The principle is older than the agent. It was true when the only programmer in the room was me. The agent makes the principle louder, because the agent will not push back on a vague claim the way a thoughtful coworker would. It will dutifully produce a plausible answer to a question you asked badly. The discipline of asking the question well moves from optional to mandatory.
This is why I think agentic coding rewards engineers and punishes developers. The development habit of “just get it working” hands too much trust to the model. The engineering habit of “state the claim, write the test, observe the result” treats the model as one more component in a feedback loop. The loop is what is doing the work. The model is a node in it.
Five engineering moves you can make this week
If any of this resonates and you want to try it, here are the first few moves. Small enough to fit in a normal week, concrete enough to do.
Pick one bug this week and reproduce it before you fix it. Not “I think I see why this is broken.” A failing test, or a minimal script, or a curl command that produces the bug on demand. If you can’t reproduce it, you can’t claim to have fixed it. This is the cheapest engineering habit to build.
On your next non-trivial change, write the success criterion before the code. One sentence. “When this is done, X will happen instead of Y, and I will know because Z.” Put it at the top of the PR description. You will catch yourself, sometimes, unable to write the sentence. That is the signal: the change isn’t well-defined yet, and writing code now would be guessing.
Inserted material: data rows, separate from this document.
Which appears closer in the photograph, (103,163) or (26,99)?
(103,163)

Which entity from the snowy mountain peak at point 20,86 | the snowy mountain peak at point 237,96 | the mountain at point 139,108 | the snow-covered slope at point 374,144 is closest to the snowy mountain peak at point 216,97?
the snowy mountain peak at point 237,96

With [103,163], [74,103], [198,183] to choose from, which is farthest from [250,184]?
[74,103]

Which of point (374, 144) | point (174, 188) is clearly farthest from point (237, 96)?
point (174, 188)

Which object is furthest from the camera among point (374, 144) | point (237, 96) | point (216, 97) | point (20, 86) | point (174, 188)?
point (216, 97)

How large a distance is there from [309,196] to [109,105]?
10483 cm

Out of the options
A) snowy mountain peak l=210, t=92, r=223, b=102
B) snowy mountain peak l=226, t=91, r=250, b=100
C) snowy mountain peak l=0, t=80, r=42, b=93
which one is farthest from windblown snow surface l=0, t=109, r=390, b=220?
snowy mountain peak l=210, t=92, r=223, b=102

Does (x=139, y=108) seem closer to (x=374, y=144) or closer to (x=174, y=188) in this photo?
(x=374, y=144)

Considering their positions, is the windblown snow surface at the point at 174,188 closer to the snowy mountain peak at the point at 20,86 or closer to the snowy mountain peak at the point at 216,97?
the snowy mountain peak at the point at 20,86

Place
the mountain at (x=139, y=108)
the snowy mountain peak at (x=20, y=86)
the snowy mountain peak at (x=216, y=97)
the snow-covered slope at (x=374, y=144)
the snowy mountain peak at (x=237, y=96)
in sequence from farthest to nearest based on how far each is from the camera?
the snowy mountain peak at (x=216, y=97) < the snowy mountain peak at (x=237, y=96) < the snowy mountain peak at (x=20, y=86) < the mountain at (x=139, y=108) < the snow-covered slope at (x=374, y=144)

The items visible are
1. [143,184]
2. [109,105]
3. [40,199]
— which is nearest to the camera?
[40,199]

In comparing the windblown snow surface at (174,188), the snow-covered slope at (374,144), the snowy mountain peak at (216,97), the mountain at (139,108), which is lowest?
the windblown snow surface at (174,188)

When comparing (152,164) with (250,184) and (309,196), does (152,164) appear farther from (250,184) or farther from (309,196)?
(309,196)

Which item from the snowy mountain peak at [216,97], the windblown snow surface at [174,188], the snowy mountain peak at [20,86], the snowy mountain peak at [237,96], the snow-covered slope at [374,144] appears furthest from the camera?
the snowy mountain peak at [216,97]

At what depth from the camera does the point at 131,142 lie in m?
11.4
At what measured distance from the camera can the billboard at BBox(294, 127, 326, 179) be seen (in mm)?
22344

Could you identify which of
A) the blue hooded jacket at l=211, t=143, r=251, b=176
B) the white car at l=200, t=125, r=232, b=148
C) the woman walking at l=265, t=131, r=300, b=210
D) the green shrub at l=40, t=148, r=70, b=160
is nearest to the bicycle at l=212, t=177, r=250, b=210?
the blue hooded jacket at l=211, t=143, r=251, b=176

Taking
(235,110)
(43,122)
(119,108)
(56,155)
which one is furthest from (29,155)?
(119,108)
Pick one team metric to measure honestly for two sprints. Cycle time is the easiest place to start. Don’t try to improve it yet. Just measure it. The act of measuring will tell you things about your process that no retro ever will.
If you use an agent, put your principles in writing where the agent can read them. A CLAUDE.md, an AGENTS.md, a project README, whatever your tooling supports. Name the loop you want. State that work isn’t done until the success criterion is verified. The agent will follow the system you build for it. Build a system that biases toward evidence.
Read Modern Software Engineering by Dave Farley. It is the clearest treatment of this material in print. You don’t have to agree with every chapter. You do have to grapple with the central argument. If you finish it and still think software engineering means what most teams currently call engineering, fine. You will have taken a position instead of defaulting to ignorance.
If you are going to call yourself a software engineer, do the thing the word means. Form claims. Test them. Be willing to be wrong, and set up your work so you find out fast when you are. Everything else comes downstream of that one habit.